Where Graftcode fits

Graftcode does not ask you to redesign your system.
It fits into architectures you already have.

To understand where it belongs, it helps to look at how modern systems are usually structured—and where most integration complexity quietly accumulates.


A familiar architectural stack

Most applications, regardless of language or scale, tend to follow a similar layered shape:

  • Business logic – the code that implements real behavior
  • Communication layer – APIs, RPC endpoints, clients, contracts
  • Infrastructure – runtimes, networks, load balancers, cloud services

Over time, the communication layer grows into a distinct concern. It has its own abstractions, tooling, and lifecycle, often evolving independently of the business logic it represents.

Graftcode changes the role of that middle layer.


Between business logic and infrastructure

Graftcode sits between business logic and infrastructure, removing the need to explicitly design and maintain how services talk to each other.

Instead of expressing communication as endpoints and protocols, you express it as public programming interfaces. Graftcode then takes responsibility for making those interfaces callable across boundaries.

From the application’s point of view:

  • business logic remains business logic
  • infrastructure remains infrastructure
  • communication becomes a runtime concern, not an architectural one

Not a replacement for your stack

A common concern when introducing a new platform is whether it replaces existing tools. Graftcode is intentionally narrow in scope.

Graftcode does not replace:

  • load balancers or reverse proxies
  • API gateways
  • cloud platforms
  • logging, metrics, or tracing systems
  • security infrastructure

It works with standard transports such as TCP/IP and WebSocket, which means it scales through the same mechanisms your system already uses.

If your infrastructure can route and scale network traffic, it can route and scale Graftcode.


Where Graftcode adds value

Graftcode is most valuable in places where communication becomes repetitive, fragile, or tightly coupled to architecture choices.

Typical examples include:

  • backend-to-backend communication between services
  • exposing business capabilities to edge clients (Web Apps, Mobile Apps)
  • internal APIs shared across teams
  • modular systems that evolve over time

In these scenarios, Graftcode replaces the need to design, version, and distribute explicit communication layers.


Coexisting with existing approaches

Adopting Graftcode does not require an all-or-nothing decision.

It can coexist with:

  • REST APIs
  • gRPC services
  • message-based integrations

Teams often start by introducing Graftcode for a single service or internal interface. Over time, as the benefits become clear, usage expands naturally.

The goal is not to eliminate existing solutions overnight, but to reduce the amount of integration work needed going forward.


Architectural flexibility over time

Because Graftcode decouples code from communication details, architectural decisions become easier to change.

A module can:

  • start as an in-process component
  • later move to a separate service
  • change its transport or hosting model

All without changing how it is called from application code.

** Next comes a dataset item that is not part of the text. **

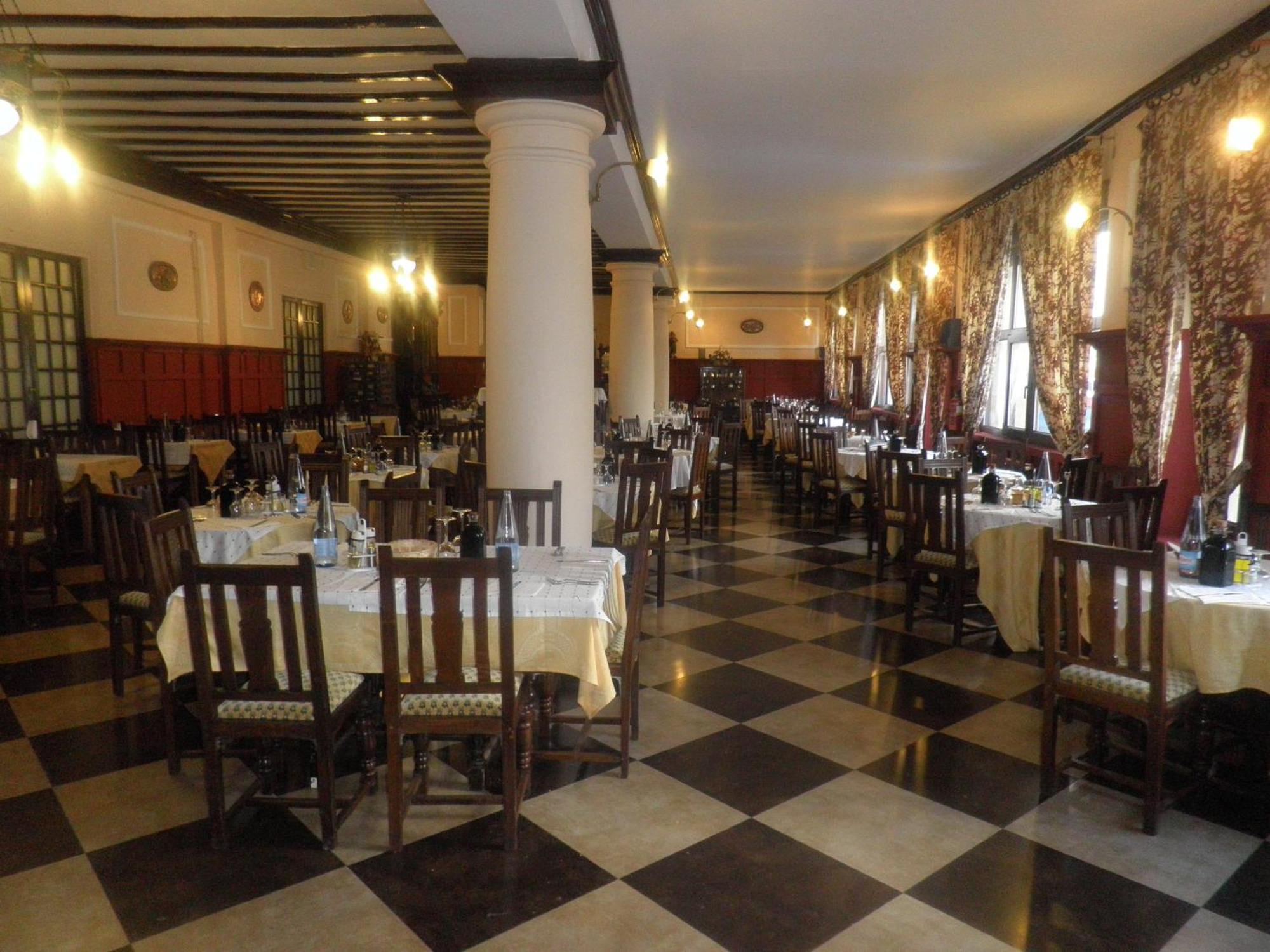 Balneario De Corconte Hotel Cabanas de Virtus ภายนอก รูปภาพ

This flexibility is especially useful in systems that evolve gradually—where today’s design constraints are rarely tomorrow’s.


A shift in responsibility

Traditionally, communication logic lives in application code. With Graftcode, that responsibility shifts to the runtime.

Developers focus on:

  • defining clear public interfaces
  • writing business logic
  • evolving interfaces carefully over time

The runtime handles:

  • client generation
  • transport
  • execution
  • compatibility

This separation allows teams to think about architecture at the right level of abstraction.


In short

Graftcode fits where communication usually becomes a burden, without asking you to replace the rest of your stack.

It narrows the gap between local and remote code, allowing distributed systems to be built—and evolved—using the same mental model developers already trust.